“你想要如何?”君不见紧了拳,问道。莫诃十分随意打量着屋子陈设,话语自口中一字一顿吐出,“师兄怎么会不知道?那个小女娃,我照料了这么久,还是没有办法呢?师兄要不要试试?”
眸中闪现一丝惊诧,君不见还是稳着身形回答,“医者仁心,这么多年,你居然能变成这样?师弟,我承认当初是我被名利蒙了眼,可我们之间的恩怨,何必再要牵扯上别人?”
“要不要赌,只是要看师兄。”莫诃将斗篷披上,再次遮掩住老态纵横的脸,一切掩在阴影之下,将话语变得诡异莫名。君不见陡然高声一笑,却是复杂难辨,“既如此,还是要试一试的,从前就是难分高低,现在,不如一齐算清了好。”
等了许久,迟迟不见君不见出过房门半步,清欢心中微惑,面上淡然,却还是端了些饭菜敲响君不见房门,许久,方才听到君不见疲惫声音传来,“进来罢!”一一将饭菜摆放好,清欢坐下问道,“怎么说?”
“你早已算好了这一步,想来,没甚么你不知道的了。”君不见难得地看着清欢正色道。清欢眼中毫无波澜,神色淡淡,轻声说来,“说是我算计的,不如说机缘巧合。”嘴角一勾,轻垂了眼睑,复又接着说道,“你与莫诃同出一门,所习偏差不大,但他会用极端之法为凤月楠医治,与其说是此病奇特,倒不如说他根本不想治好凤月楠。宇文鞅肯用莫诃,没道理不清楚莫诃底细,纵容莫诃以凤月楠犯险,得罪凤朝歌是必然,只是最后,你才是宇文鞅最想要的。凤月楠乃系凤鸣山庄关键所在,多少人日后所要倚靠,凤朝歌自然难以相信宇文鞅肯博这一次,你与母亲、姝姨母关系匪浅,猜想凤朝歌会怎么想?北祁抑或是东辰为你撑腰,都会绝了凤朝歌助他们之意,再拿了我所有的凰佩,宇文鞅不可谓算计周全。”
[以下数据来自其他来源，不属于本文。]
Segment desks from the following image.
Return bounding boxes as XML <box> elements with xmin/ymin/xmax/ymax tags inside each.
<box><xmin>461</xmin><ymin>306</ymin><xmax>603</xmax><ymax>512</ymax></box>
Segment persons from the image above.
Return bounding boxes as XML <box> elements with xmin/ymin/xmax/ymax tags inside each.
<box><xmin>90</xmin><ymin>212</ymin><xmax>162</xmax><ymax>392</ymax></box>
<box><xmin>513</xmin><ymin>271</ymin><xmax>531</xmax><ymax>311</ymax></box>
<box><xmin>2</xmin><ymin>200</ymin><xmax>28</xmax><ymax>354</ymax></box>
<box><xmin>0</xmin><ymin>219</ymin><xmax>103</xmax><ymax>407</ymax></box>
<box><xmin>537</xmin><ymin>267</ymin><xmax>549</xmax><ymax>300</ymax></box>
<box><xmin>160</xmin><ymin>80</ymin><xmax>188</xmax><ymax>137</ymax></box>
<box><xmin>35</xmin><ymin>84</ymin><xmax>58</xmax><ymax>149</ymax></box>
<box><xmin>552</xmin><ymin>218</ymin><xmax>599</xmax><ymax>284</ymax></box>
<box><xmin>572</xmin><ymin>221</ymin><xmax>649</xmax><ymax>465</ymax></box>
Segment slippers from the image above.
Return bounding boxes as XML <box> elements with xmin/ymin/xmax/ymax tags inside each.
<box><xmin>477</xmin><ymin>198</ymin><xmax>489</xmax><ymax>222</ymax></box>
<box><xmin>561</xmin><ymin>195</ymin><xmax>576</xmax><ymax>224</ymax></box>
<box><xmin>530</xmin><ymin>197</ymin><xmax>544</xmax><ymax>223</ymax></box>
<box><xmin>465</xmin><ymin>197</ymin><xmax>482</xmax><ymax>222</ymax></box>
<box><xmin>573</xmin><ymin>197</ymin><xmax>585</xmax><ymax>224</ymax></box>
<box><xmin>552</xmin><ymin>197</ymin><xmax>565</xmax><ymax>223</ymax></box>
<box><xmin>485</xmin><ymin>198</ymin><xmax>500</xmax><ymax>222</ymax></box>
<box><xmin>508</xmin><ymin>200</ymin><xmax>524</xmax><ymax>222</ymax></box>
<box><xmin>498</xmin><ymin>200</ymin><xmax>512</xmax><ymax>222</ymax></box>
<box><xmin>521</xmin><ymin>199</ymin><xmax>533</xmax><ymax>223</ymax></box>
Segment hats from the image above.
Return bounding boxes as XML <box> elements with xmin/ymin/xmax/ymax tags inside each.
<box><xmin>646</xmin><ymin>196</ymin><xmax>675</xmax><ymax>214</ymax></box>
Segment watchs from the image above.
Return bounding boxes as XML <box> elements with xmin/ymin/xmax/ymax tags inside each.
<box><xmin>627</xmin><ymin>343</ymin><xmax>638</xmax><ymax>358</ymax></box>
“只是,他没想到我会插这一脚,当初无意救下凤月楠,不仅让他失了一个夺得凰佩机会,又与凤朝歌关系破裂。所以,无论如今你能不能救下凤月楠,宇文鞅手里的凤佩,注定长久不了。”
若非云宫消息灵通,清欢也是不知道这凤鸣山庄的秘密竟只传予女儿。清欢笃定说着,眸中微烁。她敢那么肯定凤朝歌与宇文鞅决裂,只因凤朝歌此前在渠城寻她,苦心劝她离开司空晟,后又得知凤朝歌为她引了宇文鞅目光,便知凤朝歌并不希望宇文鞅能得手。试想才刚合作过,怎么也不会想拆对方的台罢?更何况,凤朝歌只需做个悠闲散人便可,何须插手?想来,是为了凤月楠罢!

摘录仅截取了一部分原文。